Zapraszamy na seminarium wydziałowe

Dziekan Wydziału serdecznie zaprasza pracowników oraz studentów na kolejne seminarium wydziałowe, które odbędzie się  w czwartek 27 września o godz. 12:15 (wyjątkowo w sali WS w Instytucie Matematycznym). Prelegentem będzie prof. Roger Cooke (TU Delft), wybitny specjalista w zakresie matematycznego modelowania ryzyka i niepewności, który wygłosi skierowany do szerokiej publiczności wykład pt.

The Confidence Trap: dysfunctional dialogues about climate

Przed wykładem, o godz. 11:45, Dziekan tradycyjnie zaprasza na kawę i ciastka.

O godzinie 13:15 odbędzie się kolejny odczyt prof. Rogera Cooke'a pt.

Abstract Vine Regression applied to the effects of breastfeeding duration on IQ.

Streszczenia obu wykładów:

The Confidence Trap: dysfunctional dialogues about climate.
Mutilation of facts, scriptural snake oil, gerrymandering the proof burden, bloated overconfidence and outright lies – these are among the miasmas fouling the public debate about climate change. The surprise is not that people try these stratagems, but that they are successful. A snarly cognitive illusion is preventing us from dealing rationally with climate uncertainties (a cognitive illusion is like an optical illusion involving the brain instead of the eyes). After a ‘syllabus of errors’, this talk focuses on better ways to capture and incorporate expert’s judgments on climate change. Developed in quantitative risk analysis, structured expert judgment has been used in a wide range of applications from nuclear safety, public health, investment banking to policy analysis and natural hazards. It is now poised to enter the climate debate in earnest. Can it help? Its time to find out.

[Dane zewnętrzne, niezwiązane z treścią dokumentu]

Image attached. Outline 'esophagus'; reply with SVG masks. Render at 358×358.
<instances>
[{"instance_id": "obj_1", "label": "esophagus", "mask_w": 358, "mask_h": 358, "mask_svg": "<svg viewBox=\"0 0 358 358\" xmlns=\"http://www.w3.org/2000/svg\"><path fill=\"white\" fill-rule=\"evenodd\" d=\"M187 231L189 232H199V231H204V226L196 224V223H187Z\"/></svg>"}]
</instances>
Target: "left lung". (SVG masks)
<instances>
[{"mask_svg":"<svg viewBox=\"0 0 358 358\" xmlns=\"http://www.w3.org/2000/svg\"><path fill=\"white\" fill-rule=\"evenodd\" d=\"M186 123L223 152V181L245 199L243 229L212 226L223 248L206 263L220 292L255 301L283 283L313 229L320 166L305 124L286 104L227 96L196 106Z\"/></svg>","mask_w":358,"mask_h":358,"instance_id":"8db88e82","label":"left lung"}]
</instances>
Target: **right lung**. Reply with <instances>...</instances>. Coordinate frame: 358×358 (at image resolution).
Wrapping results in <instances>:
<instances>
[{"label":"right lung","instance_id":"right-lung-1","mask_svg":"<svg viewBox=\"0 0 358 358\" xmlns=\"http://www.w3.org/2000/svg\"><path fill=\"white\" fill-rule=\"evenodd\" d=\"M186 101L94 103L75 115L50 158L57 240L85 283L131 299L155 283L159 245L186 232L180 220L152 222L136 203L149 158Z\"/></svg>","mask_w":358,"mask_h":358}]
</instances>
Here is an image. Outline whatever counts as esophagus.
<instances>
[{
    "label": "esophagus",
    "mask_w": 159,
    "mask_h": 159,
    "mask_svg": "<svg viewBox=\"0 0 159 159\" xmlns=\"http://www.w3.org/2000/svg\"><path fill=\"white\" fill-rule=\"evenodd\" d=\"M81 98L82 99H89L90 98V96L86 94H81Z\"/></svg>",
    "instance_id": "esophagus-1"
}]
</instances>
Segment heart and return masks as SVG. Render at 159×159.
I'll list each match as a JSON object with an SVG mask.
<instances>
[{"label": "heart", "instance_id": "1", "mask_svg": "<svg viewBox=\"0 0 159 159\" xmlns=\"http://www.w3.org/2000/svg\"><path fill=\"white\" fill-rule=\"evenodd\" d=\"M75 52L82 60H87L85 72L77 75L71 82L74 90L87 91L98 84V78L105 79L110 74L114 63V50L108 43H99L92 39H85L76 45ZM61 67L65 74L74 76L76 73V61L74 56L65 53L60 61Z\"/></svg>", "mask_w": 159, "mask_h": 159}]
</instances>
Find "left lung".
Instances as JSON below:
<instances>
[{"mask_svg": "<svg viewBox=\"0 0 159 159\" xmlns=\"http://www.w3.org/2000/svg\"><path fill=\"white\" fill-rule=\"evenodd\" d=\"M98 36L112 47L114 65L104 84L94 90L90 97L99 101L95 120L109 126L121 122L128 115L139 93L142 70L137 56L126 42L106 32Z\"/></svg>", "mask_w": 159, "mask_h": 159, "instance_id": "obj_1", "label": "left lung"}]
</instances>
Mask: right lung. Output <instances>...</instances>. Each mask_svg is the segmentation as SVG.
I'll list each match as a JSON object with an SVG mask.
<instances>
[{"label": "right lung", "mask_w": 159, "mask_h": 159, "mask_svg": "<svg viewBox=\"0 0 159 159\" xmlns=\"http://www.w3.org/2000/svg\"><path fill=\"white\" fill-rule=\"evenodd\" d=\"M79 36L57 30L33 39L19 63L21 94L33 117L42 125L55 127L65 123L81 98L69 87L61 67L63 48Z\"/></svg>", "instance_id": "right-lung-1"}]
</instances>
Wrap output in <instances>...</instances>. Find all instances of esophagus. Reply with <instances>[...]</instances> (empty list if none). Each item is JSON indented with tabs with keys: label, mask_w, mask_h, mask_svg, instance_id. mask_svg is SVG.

Abstract Vine Regression applied to the effects of breastfeeding duration on IQ.
If explanatory variables and a response variable of interest are simultaneously observed, then fitting a joint multivariate density to all variables would enable prediction via conditional distributions. Regular vines or vine copulas with arbitrary univariate margins provide a rich and flexible class of multivariate densities for Gaussian or non-Gaussian dependence structures. The density enables calculation of all regression functions for any subset of variables conditional on any disjoint set of variables, thereby avoiding issues of including/excluding covariates, interactions, higher order terms, multicollinearity, transformations, heteroscedasticity, bias, convergence and efficiency. Only the question of finding an adequate vine copula remains. Additionally, samples drawn from a vine distribution for which the regression functions are known enables studying the performance of various regression heuristics. This article illustrates vine regression with a data set from the National Longitudinal Study of Youth relating breastfeeding to IQ. The expected effects per week of additional breastfeeding on IQ depend strongly on IQ, the baseline level of breastfeeding, the duration of additional breastfeeding and on the values of other covariates. A child breastfed for 2 weeks can expect to increase his/her IQ by 1.4 to 2 points by adding 10 weeks of breastfeeding, depending on values of other covariates.